Pretty walked through the store while the dogs walked me and my camera outside in the drizzle.


Not much going on at the Plains Pharmacy, either

Hey, but don’t worry about business in Plains because this weekend former President Jimmy Carter will be teaching his Sunday School class at the Maranatha Baptist Church, and the Plains Historic Inn is full… with a waiting list, thank you very much. People still come from all over the world to hear this peanut farmer who became the 39th.
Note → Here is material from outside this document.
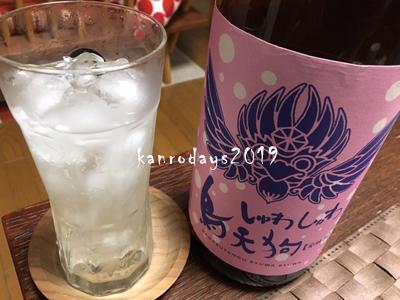 20190220_烏天狗しゅわしゅわ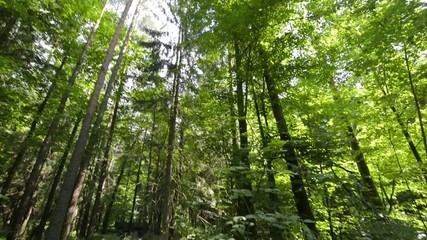 Panorama of deep forest in the summer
President of the United States in 1976 and chose to come home to live where he grew up when he left the White House in 1981.

My love for the Carters is no secret, but I had to marvel again yesterday as we wandered around Plains, at the simple country school house and the memory of “Miss Julia,” the school superintendent who told those little peanut farmers’ children that one of them could grow up to be President of the United States one day – and one did.


It’s a long way from Trump Tower

And so are we. We did make it to Tallahassee last night…and will use our GPS to find our way to Gainesville today.

Stay tuned for Lady Gamecock updates tomorrow.

About Sheila Morris

Sheila Morris is a personal historian, essayist with humorist tendencies, lesbian activist, truth seeker and speaker in the tradition of other female Texas storytellers including her paternal grandmother. In December, 2017, the University of South Carolina Press published her collection of first-person accounts of a few of the people primarily responsible for the development of LGBTQ organizations in South Carolina. Southern Perspectives on the Queer Movement: Committed to Home will resonate with everyone interested in LGBTQ history in the South during the tumultuous times from the AIDS pandemic to marriage equality. She has published five nonfiction books including two memoirs, an essay compilation and two collections of her favorite blogs from I'll Call It Like I See It. Her first book, Deep in the Heart: A Memoir of Love and Longing received a Golden Crown Literary Society Award in 2008. Her writings have been included in various anthologies - most recently the 2017 Saints and Sinners Literary Magazine. Her latest book, Four Ticket Ride, was released in January, 2019. She is a displaced Texan living in South Carolina with her wife Teresa Williams and their dogs Spike, Charly and Carl. She is also Naynay to her two granddaughters Ella and Molly James who light up her life for real. Born in rural Grimes County, Texas in 1946 her Texas roots still run wide and deep.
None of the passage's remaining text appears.